Der Linkshänder Beyer gehörte im Team des Deutschen Handballverbandes (DHV) der DDR zusammen mit dem Berliner Rainer Höft (70), dem Rostocker Frank-Michael Wahl (70) und Ingolf Wiegert (68) aus Magdeburg damals zu den vier Youngstern der beiden DHV-Trainer Paul Tiedemann (1935-2014) und dem heute 87-jährigen Klaus Langhoff: „Hans-Georg war unser gesetzter Rechtsaußen. Bei seinen sehenswerten Sprungwürfen aus ganz spitzem Winkel musste man fast Angst bekommen, dass er sich dabei verletzen würde“, erinnert sich Langhoff, der nach der Wende bis 2004 unter anderem als verantwortlicher Nachwuchstrainer im männlichen Bereich des DHB tätig war.
Hans-Georg Beyer wurde in Eisenhüttenstadt im Landkreis Oder-Spree des Landes Brandenburg als zweitältester von sechs Geschwistern geboren und spielte zunächst bei der BSG Stahl Eisenhüttenstadt. Er besuchte ab 1971 die Kinder- und Jugendsportschule in Frankfurt (Oder) und wurde mit dem dortigen ASK in den Jahren 1975 und 1982 unter der Spieler- und Trainerlegende Waldemar Pappusch (1936-2024) DDR-Meister. Gerade aus der Jugend zum Senior gewechselt, gewann er ebenfalls im Jahre 1975 den Europapokal der Landesmeister im Finale mit 19:17 gegen Borac Banja Luka (damals Jugoslawien, heue Bosnien und Herzegowina) in der Dortmunder Westfalenhalle.
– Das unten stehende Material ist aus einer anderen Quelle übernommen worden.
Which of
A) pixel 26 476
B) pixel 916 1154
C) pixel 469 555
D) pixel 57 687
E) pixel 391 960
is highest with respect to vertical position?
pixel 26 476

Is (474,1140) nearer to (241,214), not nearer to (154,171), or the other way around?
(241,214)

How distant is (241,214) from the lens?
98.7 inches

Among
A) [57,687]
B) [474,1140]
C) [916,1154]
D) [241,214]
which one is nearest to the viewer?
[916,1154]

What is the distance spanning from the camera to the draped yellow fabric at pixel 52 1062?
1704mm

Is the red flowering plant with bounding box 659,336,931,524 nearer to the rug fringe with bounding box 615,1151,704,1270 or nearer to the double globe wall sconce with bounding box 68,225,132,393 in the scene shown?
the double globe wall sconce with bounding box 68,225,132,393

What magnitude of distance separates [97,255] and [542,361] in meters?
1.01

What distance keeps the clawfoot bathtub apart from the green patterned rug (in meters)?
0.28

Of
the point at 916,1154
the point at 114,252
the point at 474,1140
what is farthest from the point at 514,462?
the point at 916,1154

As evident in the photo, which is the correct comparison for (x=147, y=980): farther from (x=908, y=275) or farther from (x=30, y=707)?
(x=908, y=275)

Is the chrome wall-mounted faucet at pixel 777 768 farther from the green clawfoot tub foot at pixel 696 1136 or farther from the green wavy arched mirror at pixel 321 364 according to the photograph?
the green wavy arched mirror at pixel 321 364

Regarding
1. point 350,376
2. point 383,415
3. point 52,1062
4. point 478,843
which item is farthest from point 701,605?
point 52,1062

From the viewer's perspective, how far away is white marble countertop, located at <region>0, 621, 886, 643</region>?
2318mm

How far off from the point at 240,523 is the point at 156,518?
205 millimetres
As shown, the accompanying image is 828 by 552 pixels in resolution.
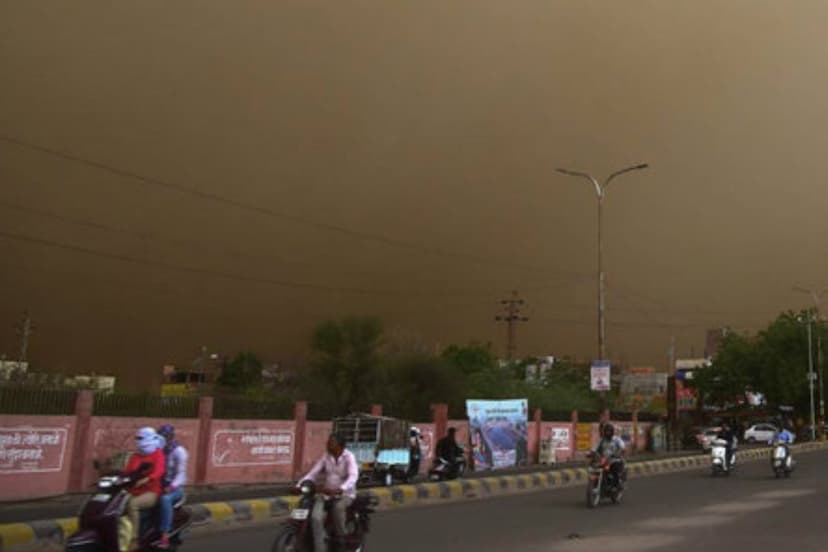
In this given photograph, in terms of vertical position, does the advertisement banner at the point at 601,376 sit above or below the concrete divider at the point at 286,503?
above

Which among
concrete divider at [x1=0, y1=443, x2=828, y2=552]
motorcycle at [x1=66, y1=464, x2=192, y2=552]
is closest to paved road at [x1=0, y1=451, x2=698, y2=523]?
concrete divider at [x1=0, y1=443, x2=828, y2=552]

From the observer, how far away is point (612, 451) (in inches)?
649

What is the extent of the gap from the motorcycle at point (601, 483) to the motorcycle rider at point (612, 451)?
0.15 ft

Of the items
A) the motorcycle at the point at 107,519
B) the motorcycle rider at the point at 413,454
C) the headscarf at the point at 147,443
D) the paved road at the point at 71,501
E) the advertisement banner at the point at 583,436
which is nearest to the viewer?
the motorcycle at the point at 107,519

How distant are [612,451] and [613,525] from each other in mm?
3715

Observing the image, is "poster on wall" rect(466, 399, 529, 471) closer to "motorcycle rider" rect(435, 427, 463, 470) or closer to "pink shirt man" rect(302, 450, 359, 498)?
"motorcycle rider" rect(435, 427, 463, 470)

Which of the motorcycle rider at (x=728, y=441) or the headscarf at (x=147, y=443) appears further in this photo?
the motorcycle rider at (x=728, y=441)

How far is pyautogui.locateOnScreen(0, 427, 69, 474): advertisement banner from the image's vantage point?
15.5m

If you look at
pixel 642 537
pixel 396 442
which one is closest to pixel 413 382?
pixel 396 442

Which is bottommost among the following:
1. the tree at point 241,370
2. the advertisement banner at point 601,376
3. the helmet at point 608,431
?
the helmet at point 608,431

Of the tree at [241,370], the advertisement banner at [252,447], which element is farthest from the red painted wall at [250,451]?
the tree at [241,370]

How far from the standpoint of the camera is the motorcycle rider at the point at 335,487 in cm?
814

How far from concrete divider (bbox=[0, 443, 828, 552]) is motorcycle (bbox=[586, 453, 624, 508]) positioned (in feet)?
11.8

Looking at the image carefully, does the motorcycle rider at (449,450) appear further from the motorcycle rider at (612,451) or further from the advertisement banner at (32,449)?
the advertisement banner at (32,449)
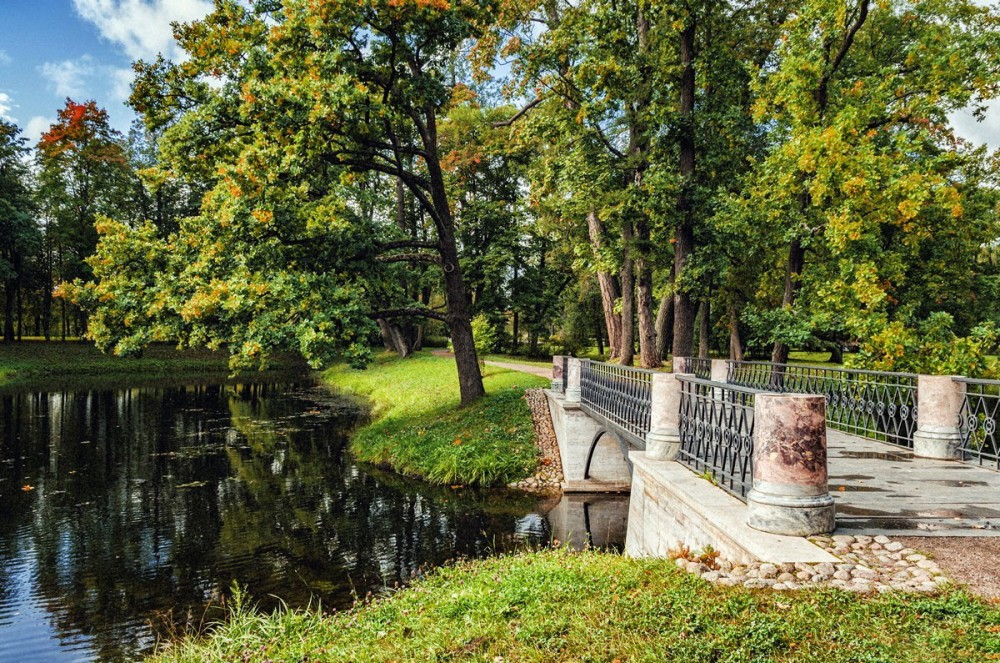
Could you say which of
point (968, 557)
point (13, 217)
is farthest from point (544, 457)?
point (13, 217)

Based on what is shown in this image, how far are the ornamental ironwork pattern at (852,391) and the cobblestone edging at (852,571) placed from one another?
5.46m

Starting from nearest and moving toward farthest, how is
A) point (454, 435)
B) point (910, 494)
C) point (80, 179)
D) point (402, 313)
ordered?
point (910, 494), point (454, 435), point (402, 313), point (80, 179)

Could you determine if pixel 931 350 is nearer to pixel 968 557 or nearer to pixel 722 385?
pixel 722 385

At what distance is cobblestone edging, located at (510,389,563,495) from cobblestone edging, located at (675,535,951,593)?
9.33 meters

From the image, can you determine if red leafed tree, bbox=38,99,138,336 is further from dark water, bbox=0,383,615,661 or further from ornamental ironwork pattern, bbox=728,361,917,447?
ornamental ironwork pattern, bbox=728,361,917,447

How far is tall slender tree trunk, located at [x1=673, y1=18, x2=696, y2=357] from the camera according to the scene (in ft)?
49.8

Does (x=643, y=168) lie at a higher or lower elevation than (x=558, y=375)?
higher

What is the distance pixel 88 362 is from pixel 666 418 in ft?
146

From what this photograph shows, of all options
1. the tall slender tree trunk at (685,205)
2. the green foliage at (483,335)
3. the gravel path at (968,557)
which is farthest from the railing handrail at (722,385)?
the green foliage at (483,335)

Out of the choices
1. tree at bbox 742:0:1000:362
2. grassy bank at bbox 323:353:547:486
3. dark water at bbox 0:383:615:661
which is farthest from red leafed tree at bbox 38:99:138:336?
tree at bbox 742:0:1000:362

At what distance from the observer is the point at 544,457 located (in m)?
15.6

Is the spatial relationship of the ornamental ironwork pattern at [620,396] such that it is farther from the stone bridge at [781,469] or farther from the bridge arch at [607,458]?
the bridge arch at [607,458]

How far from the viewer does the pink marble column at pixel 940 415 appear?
336 inches

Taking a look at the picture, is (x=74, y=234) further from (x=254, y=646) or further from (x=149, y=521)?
(x=254, y=646)
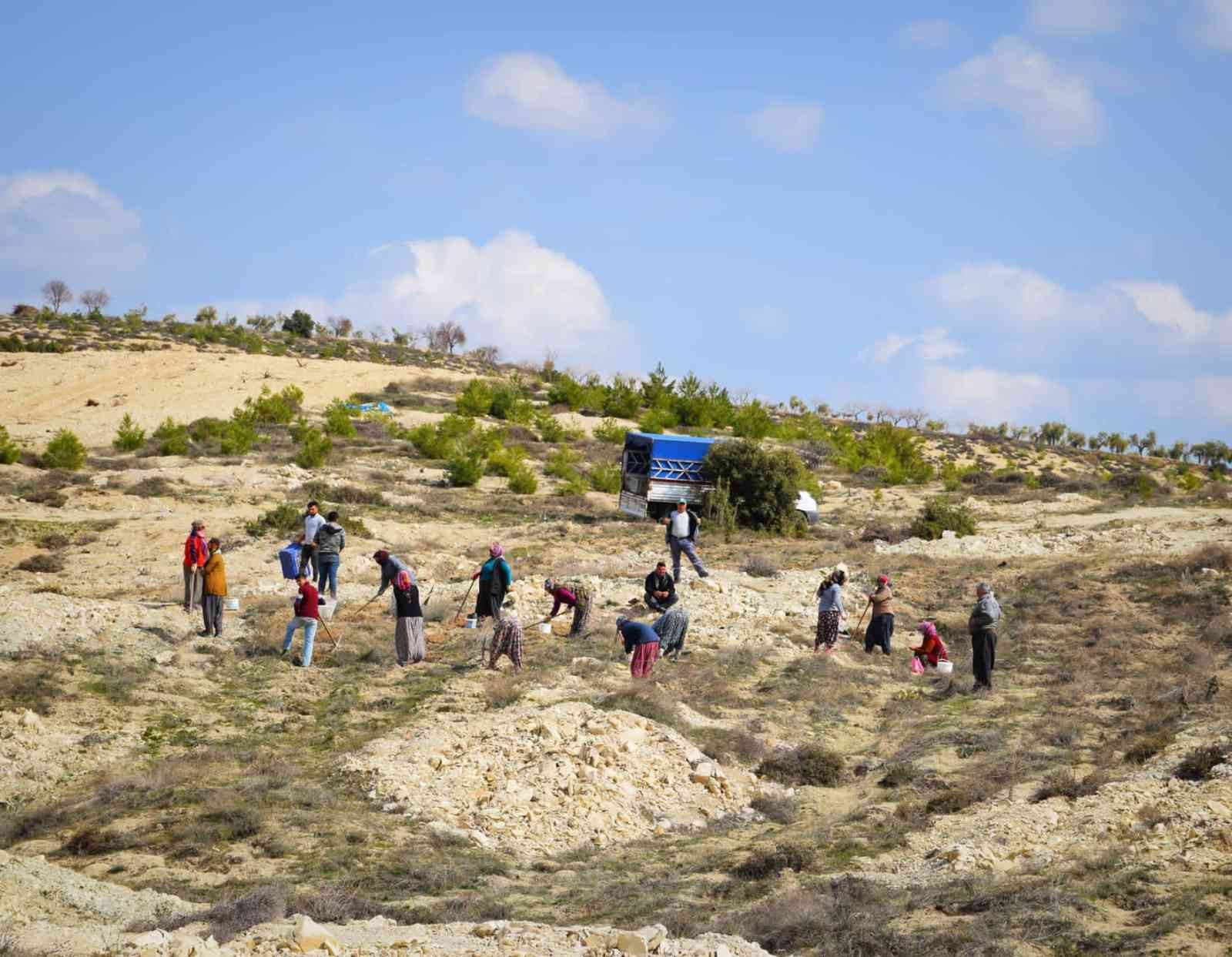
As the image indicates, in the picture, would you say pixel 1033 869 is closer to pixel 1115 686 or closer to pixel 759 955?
pixel 759 955

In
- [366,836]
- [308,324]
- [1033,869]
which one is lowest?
[366,836]

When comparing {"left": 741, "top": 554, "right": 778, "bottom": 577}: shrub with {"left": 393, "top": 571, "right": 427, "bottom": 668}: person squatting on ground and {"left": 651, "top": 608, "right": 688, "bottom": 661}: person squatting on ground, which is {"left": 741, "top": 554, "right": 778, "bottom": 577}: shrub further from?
{"left": 393, "top": 571, "right": 427, "bottom": 668}: person squatting on ground

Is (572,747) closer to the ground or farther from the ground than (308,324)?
closer to the ground

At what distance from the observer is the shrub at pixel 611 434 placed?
47.3 m

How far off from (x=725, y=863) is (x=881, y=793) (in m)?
2.82

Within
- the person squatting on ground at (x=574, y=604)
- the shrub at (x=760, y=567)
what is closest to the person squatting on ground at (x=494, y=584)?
the person squatting on ground at (x=574, y=604)

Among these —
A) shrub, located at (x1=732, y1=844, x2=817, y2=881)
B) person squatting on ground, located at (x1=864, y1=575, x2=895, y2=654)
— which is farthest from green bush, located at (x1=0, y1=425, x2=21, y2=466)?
shrub, located at (x1=732, y1=844, x2=817, y2=881)

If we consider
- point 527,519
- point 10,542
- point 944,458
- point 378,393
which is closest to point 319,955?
point 10,542

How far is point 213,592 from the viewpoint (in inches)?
740

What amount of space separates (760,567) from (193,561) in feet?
36.5

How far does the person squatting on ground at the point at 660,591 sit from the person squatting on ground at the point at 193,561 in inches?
259

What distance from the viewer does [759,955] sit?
346 inches

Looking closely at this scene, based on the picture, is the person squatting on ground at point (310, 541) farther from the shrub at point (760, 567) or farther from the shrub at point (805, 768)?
the shrub at point (805, 768)

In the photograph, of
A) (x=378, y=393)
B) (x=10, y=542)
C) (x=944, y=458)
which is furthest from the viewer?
(x=944, y=458)
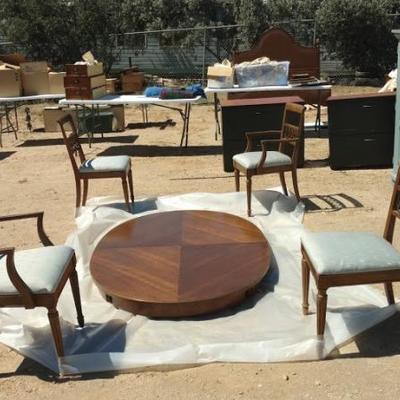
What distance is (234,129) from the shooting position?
680 centimetres

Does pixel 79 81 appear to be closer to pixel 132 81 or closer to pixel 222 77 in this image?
pixel 132 81

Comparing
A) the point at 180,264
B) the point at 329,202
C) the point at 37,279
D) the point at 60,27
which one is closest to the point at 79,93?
the point at 329,202

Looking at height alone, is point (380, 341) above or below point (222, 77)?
below

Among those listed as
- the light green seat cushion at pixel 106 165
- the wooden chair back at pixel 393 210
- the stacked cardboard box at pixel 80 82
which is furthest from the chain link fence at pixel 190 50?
the wooden chair back at pixel 393 210

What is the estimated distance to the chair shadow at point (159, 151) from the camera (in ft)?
27.6

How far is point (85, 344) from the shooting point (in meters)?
3.13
Im Halbfinale hatten die Frankfurter übrigens im deutsch-deutschen Duell den VfL Gummersbach geschlagen.
Insgesamt 46-mal trug der Jubilar das Trikot des DHV der DDR und musste nach der zweiten Bandscheibenoperation seine sportliche Karriere endgültig beenden. Von 1998 bis 2006 war er Trainer des Ludwigsfelder HC. Beruflich war Hans-Georg Beyer zu DDR-Zeiten Leutnant bei der Nationalen Volksarmee und nach der deutschen Wiedervereinigung zunächst Sportinternatsleiter beim ASK Vorwärts Potsdam sowie später als studierter Pädagoge im Kinderheim „Eva Laube“ des Evangelischen Jugendfürsorgewerks in Potsdam-Babelsberg tätig.
Zum Bewegungsalltag gehören heute regelmäßige Spaziergänge mit Aussie-Hund „Paul“ bis in den Berliner Grunewald. Der runde Geburtstag mit Ehefrau Martina, den beiden Söhnen Christian und Sebastian wird in der Großfamilie Beyer zusammen mit dem 90. Geburtstag von Vater Hans-Georg groß gefeiert. Dazu gehören selbstverständlich dann auch alle Geschwister – allen voran Udo (71) und Gisela (66), denn da war noch was: Als Hans-Georg 1980 in Moskau Olympia-Gold als Handballer gewann, krönte Udo, der als Kugelstoßer schon 1976 Olympiasieger 1976 in Montreal geworden war, zur gleichen Stunde seine Teilnahme in Moskau exakt mit der gleichen Weite von 21,06 m mit dem Gewinn der Bronzemedaille, während die „kleine“ Beyer-Schwester Gisela einen Tag später im Diskuswerfen Vierte wurde. Drei olympische Medaillen, davon zwei goldene von einem Bruder-Duo in ganz unterschiedlichen (Wurf-) Disziplinen und ein Platz ganz nah am Treppchen, das kommt bei Olympischen Spielen nicht alle Tage vor und dürfte auf der Geburtstagsfeier der Familie Beyer sicher beiläufig noch einmal Thema sein. Die DHB-Handballfamilie schließt sich den Glückwünschen zum 70. Geburtstag von Olympiasieger Hans-Georg Beyer an!